Le choc est d’une violence inouïe tant le cinéaste londonien parvient à viser juste. Et on ressort de la salle avec le cœur terriblement lourd, le sang glacé.
Ce qui rend La Zone d’intérêt aussi époustouflant, c’est de parvenir à nous surprendre, à nous secouer complètement, alors que l’on nous fait replonger dans ce qui est l’une des pires pages de l’histoire de l’Humanité, que l’on a appris à étudier depuis les classes d’école et jusque que dans les innombrables œuvres, littéraires, documentaires ou (déjà) cinématographiques.
Le coup de maître majestueux de Jonathan Glazer réside ainsi dans sa démonstration, aussi grave et juste, de l’abominable déni dans lequel la famille Höss vivait. Puisque tout se passe sous leurs (nos) yeux. Ce déni est poussé à son paroxysme, tout au long du film, voulant ainsi nous faire entrer dans le quotidien « normal », mais vraiment surréaliste, de la femme de la maison (magistrale Sandra Hüller) surtout, et de son mari, le commandant d’Auschwitz Rudolf Höss, admirablement interprété, avec froideur, par Christian Friedel.

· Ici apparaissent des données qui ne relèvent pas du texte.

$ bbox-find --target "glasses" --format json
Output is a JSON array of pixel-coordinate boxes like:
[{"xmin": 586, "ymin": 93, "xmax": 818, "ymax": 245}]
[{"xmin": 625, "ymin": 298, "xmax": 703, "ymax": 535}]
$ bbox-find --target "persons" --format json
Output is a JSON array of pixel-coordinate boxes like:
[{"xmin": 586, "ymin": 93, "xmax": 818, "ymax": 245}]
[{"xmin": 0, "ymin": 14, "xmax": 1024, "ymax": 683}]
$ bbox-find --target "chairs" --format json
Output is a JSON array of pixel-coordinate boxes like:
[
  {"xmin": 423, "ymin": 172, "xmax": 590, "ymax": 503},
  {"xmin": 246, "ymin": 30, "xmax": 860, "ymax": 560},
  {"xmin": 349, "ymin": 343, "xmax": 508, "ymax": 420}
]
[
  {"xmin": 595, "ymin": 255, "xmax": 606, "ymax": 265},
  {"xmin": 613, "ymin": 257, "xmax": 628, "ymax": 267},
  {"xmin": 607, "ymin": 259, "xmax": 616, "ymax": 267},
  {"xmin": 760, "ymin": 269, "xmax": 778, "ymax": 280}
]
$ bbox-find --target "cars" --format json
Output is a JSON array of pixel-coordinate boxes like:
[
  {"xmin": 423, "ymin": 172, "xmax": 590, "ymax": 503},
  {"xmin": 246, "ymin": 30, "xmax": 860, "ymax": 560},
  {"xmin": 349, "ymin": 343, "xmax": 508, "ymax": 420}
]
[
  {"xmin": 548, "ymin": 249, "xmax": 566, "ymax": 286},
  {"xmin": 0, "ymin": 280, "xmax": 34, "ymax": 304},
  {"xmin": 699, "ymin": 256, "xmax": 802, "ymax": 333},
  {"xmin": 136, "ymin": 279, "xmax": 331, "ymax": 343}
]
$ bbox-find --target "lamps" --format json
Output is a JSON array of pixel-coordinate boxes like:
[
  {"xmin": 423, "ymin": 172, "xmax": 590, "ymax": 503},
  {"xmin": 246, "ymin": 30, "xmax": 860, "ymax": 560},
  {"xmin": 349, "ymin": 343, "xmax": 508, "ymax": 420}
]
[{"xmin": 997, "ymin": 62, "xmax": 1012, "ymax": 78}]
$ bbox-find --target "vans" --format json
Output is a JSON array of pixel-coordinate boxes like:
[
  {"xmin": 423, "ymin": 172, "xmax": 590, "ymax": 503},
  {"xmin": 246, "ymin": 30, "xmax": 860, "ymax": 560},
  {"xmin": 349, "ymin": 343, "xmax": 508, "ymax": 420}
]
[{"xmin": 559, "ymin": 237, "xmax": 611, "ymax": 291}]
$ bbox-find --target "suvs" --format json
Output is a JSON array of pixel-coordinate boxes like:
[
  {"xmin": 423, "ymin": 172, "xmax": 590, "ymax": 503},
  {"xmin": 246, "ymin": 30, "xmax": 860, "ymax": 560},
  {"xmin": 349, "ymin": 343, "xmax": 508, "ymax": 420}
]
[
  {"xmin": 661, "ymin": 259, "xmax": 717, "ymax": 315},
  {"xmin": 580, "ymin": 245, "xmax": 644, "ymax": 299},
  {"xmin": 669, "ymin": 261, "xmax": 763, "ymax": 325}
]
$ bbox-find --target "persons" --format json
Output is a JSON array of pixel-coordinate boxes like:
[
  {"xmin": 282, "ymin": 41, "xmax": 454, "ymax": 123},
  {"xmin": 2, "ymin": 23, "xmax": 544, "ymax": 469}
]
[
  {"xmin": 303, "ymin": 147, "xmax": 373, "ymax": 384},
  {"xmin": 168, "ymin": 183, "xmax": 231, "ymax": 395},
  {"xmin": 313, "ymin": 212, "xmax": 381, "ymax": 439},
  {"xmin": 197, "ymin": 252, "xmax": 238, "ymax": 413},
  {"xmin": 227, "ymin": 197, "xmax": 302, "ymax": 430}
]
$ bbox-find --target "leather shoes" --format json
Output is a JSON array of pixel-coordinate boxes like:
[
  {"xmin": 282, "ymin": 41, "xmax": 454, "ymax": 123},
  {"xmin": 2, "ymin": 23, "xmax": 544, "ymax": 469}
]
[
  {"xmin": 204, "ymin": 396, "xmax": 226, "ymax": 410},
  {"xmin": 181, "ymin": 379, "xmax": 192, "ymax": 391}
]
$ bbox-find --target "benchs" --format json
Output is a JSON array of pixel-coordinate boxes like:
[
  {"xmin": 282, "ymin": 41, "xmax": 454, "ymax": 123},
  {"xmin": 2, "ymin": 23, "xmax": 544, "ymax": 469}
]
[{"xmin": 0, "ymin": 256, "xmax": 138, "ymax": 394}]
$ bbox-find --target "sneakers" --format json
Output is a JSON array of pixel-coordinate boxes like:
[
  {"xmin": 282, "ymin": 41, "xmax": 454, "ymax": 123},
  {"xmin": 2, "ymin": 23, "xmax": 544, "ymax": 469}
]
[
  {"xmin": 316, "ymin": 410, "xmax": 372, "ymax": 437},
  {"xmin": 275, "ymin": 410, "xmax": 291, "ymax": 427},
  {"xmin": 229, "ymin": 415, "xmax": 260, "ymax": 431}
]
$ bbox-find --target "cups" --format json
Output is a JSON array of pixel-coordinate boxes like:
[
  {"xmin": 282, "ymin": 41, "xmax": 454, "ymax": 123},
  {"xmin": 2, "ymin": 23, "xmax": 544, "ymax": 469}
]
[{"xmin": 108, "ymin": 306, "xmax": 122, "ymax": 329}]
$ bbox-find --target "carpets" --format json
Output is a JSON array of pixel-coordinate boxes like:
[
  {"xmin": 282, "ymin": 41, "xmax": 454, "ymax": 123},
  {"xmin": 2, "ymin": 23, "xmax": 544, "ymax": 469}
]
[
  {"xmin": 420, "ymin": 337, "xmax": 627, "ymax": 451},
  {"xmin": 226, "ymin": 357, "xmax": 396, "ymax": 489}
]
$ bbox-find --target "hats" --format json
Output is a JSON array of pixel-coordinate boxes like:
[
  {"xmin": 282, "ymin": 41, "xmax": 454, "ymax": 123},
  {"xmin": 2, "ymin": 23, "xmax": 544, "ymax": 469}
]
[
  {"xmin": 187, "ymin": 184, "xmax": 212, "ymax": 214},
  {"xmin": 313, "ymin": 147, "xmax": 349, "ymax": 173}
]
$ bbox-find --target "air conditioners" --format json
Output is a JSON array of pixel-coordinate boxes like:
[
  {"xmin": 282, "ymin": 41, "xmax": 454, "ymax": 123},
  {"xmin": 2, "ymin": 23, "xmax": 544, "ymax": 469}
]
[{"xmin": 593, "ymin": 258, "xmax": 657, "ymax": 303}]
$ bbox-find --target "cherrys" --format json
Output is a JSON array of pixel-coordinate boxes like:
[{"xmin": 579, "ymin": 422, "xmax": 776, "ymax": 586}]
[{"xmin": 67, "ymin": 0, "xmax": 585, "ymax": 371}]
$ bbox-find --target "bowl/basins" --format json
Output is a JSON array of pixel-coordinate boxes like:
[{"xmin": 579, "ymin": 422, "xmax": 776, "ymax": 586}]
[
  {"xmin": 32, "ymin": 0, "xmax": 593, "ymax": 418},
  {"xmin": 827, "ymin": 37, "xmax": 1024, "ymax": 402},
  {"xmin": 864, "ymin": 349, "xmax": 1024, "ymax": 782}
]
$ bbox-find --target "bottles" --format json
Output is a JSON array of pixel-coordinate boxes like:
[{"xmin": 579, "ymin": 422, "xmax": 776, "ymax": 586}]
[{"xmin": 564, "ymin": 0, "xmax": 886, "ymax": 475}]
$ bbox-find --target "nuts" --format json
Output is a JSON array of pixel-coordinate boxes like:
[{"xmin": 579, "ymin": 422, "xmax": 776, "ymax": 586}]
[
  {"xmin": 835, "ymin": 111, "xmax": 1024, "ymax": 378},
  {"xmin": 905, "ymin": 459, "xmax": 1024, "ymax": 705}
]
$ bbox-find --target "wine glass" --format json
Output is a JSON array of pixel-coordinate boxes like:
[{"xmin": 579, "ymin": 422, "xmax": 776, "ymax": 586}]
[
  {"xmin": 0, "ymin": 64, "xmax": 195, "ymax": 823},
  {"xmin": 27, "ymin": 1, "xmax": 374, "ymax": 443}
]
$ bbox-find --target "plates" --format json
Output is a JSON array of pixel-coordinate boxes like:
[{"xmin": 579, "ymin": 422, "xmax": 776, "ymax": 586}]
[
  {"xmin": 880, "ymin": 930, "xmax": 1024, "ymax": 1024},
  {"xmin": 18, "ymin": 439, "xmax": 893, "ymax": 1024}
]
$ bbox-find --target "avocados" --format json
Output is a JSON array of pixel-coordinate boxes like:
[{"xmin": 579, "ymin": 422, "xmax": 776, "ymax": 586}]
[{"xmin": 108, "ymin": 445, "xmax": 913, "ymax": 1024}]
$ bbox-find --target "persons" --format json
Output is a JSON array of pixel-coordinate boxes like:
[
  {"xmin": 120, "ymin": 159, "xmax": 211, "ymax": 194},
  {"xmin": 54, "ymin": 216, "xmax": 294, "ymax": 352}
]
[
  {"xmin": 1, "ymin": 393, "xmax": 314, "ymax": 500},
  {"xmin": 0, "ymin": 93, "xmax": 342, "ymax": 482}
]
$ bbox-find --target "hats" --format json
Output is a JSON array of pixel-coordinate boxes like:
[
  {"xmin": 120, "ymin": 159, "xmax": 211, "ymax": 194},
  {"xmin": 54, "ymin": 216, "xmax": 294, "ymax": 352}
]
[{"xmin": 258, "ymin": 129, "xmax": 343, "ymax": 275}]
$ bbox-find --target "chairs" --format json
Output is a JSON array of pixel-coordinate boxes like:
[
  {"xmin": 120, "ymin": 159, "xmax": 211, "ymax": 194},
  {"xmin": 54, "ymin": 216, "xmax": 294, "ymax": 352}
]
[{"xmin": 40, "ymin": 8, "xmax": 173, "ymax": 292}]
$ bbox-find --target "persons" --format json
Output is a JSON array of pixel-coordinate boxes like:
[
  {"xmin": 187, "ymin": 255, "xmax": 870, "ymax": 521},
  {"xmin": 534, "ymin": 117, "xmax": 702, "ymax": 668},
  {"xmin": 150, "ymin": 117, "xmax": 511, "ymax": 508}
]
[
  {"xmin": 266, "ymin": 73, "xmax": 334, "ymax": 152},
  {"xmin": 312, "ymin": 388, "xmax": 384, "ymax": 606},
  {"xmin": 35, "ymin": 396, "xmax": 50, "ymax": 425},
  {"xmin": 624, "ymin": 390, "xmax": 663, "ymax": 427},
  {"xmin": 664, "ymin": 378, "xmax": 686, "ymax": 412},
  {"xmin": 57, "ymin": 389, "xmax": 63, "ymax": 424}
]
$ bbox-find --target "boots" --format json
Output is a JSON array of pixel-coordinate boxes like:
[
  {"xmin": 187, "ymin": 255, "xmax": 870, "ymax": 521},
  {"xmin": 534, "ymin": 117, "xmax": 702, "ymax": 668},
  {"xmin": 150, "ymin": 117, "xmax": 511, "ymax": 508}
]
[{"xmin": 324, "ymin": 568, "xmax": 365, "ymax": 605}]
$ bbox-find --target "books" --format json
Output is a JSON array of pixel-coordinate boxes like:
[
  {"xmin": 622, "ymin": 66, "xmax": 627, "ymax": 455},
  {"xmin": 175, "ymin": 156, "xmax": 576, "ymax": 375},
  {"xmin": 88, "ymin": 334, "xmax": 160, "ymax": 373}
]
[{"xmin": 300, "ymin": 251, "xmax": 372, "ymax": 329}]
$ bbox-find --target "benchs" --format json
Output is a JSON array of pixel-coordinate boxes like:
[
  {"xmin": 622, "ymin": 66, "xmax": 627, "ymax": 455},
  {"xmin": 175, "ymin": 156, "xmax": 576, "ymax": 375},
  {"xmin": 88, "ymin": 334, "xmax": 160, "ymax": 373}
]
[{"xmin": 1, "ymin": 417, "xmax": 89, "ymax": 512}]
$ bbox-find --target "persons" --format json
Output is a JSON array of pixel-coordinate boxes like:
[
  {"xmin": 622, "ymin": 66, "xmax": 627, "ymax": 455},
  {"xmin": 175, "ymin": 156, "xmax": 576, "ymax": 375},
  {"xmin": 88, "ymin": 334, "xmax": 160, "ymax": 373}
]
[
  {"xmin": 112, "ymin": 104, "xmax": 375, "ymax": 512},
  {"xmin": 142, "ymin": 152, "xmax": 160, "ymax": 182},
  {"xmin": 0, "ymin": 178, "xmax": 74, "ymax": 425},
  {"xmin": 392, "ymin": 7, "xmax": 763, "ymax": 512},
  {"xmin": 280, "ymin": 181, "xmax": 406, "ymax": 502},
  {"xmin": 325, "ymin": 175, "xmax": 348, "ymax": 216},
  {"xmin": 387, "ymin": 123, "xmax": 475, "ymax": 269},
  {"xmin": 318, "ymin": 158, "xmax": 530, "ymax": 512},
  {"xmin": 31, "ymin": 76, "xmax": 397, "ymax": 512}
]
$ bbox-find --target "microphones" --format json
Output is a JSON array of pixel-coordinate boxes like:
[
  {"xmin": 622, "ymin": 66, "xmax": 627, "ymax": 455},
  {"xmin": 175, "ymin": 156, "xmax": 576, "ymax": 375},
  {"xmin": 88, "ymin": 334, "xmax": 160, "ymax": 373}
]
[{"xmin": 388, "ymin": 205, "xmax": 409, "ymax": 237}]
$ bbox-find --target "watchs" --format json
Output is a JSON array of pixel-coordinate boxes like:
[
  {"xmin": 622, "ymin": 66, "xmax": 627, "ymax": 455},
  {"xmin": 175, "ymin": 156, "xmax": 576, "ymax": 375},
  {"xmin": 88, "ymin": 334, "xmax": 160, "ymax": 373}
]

Et le plus fou est ici : le réalisateur britannique parvient à nous plonger, presque naturellement, dans ce quotidien nauséabond au possible. Avec une écriture, une réalisation, une photographie et une bande sonore qui ne cessent de nous ramener à la réalité de l’horreur, au cas où on se laissait attraper et happer par le quotidien de cette mère qui éduque, comme si de rien n’était, ses cinq enfants à deux pas de la Solution Finale.
C’est d’une puissance malaisante rarement atteinte au cinéma, sur un sujet qui nous a tant bouleversé depuis près de 80 ans et pourtant, à l’arrivée, tout fonctionne. Ce qui en fait presque un documentaire rend ce film hors du commun, d’une intensité angoissante, qui nous ouvre les yeux sur une autre facette de cette affreuse histoire que l’on croit trop souvent connaître.
Heureusement, ce chef d’œuvre nous rappelle une fois de plus que ce n’est pas le cas. Et une chose est sûre, on n’oubliera pas. On se souviendra. On doit s’en souvenir.